One common way to access variables in a data.frame is with the $ operator. To use this operator,
you specify the dataset name, followed by the $ operator, followed by the specific variable name in
that dataset that you want to access. For example, to access the spine variable in the crabs dataset,
you would use:
crabs$spine
This way of accessing variables is not necessary for dplyr functions, like count() and summarize(), but is necessary for older R functions, like those introduced below. The homework guides
will let you know when you need to use the $ operator style of accessing variables for new functions.
Checking Normality
The Q–Q plot allows us to assess to what extent a sample can be well approximated by a Normal
distribution. The qqnorm() function asks R to create a Q–Q plot for a given variable. Simply provide
the dataset and variable name to qqnorm(), using the $ operator style. For example, to create a Q–Q
plot for the heart rates (pulse) in the nhanes dataset, you can run:
qqnorm(nhanes$pulse)
Since you’ll be looking to see whether the points in this graph fall in a straight line, it can be helpful
to ask R to add a straight line to the graph for comparison. You can do this with the qqline() function, using the same variable you gave to qqnorm(), like so:
qqline(nhanes$pulse)
Test of a Mean
When conducting a statistical test for a mean, you could compute the test statistic and p-value
manually, but R also provides a convenient function that will conduct this test for you.
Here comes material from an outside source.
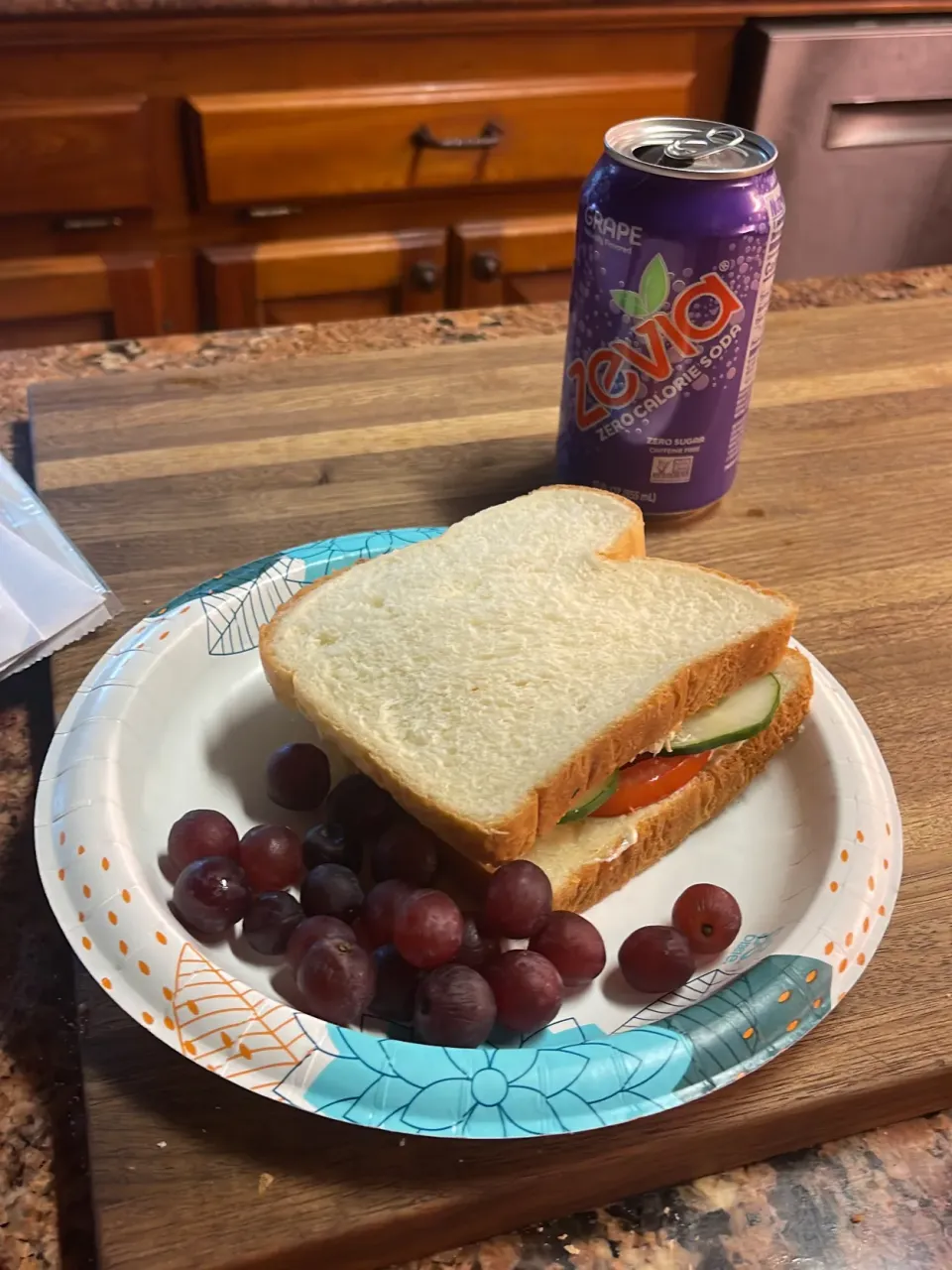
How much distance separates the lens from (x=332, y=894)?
72cm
The function
is called t.test(). This function will actually run several different types of tests that use the t distribution, but here, we’ll only look at the usage for the one-group test we have covered in class so far.
2
To run a test of a mean with t.test(), you supply the variable with your sample data (using the
$ operator style) and the parameter for the null hypothesis as the named argument mu. For example,
to test whether the mean weight of our horseshoe crab population is 2500 grams, we could execute:
t.test(crabs$weight, mu = 2500)
This returns the following output:
One Sample t-test
data: crabs$weight
t = -1.4317, df = 172, p-value = 0.154
alternative hypothesis: true mean is not equal to 2500
95 percent confidence interval:
2350.597 2523.784
sample estimates:
mean of x
2437.191
The function tells us that the test statistic is -1.43, that the sampling distribution for this test statistic
has 172 degrees of freedom, and that the p-value for this test is .154. By default, t.test() conducts a
two-sided test. To conduct a one-sided test, you can specify which side (“less” or “greater”) in the
alternative named argument, like this:
t.test(crabs$weight, mu = 2500, alternative = “less”)
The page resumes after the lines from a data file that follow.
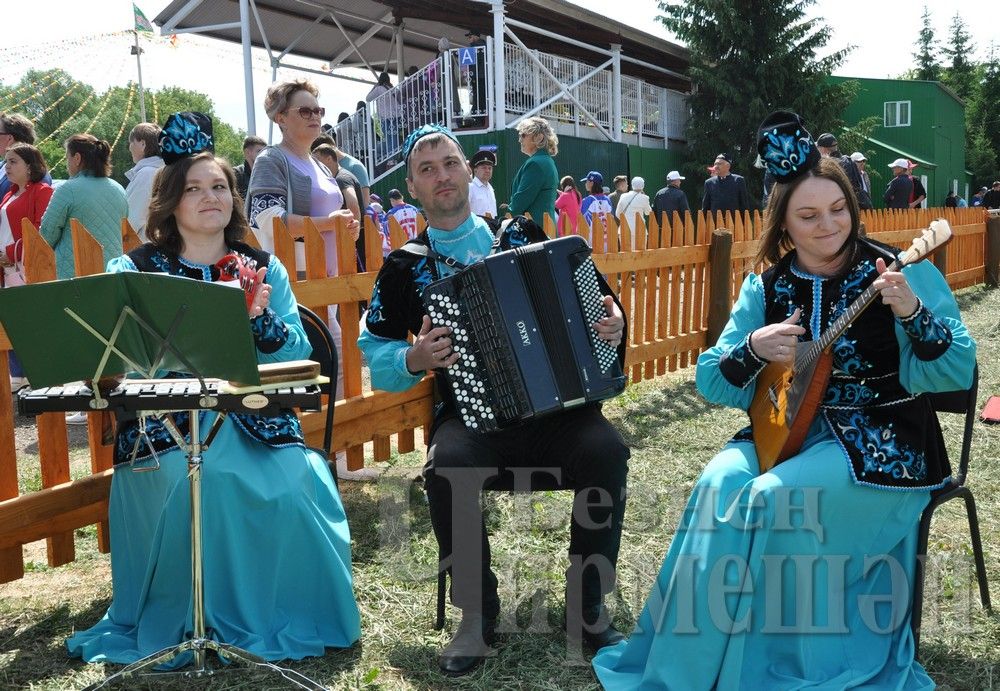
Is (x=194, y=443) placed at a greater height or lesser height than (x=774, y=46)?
lesser

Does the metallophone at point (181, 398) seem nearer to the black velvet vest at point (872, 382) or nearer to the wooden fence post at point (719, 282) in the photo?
the black velvet vest at point (872, 382)

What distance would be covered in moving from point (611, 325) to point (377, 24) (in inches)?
591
Finally, notice that t.test() also gave us a 95 percent confidence interval for the population
mean: (2350.6, 2523.8). If we want a different confidence interval, we can specify the confidence level
using the conf.level named argument. For example, for a 90 percent confidence interval:
t.test(crabs$weight, mu = 2500, conf.level = .90)
The output from this version tells us that the 90 percent confidence interval is (2364.6, 2509.7).
Scientific Notation
As you have been working with pnorm(), you may have run across some funny looking results.
For example, if you try to run the following:
pnorm(-4, 0, 1)
R will reply with 3.167124e-05. The “e” in a number is R’s way of writing scientific notation. This
number is actually 3.167124 ∙ 10!” = 0.00003167124.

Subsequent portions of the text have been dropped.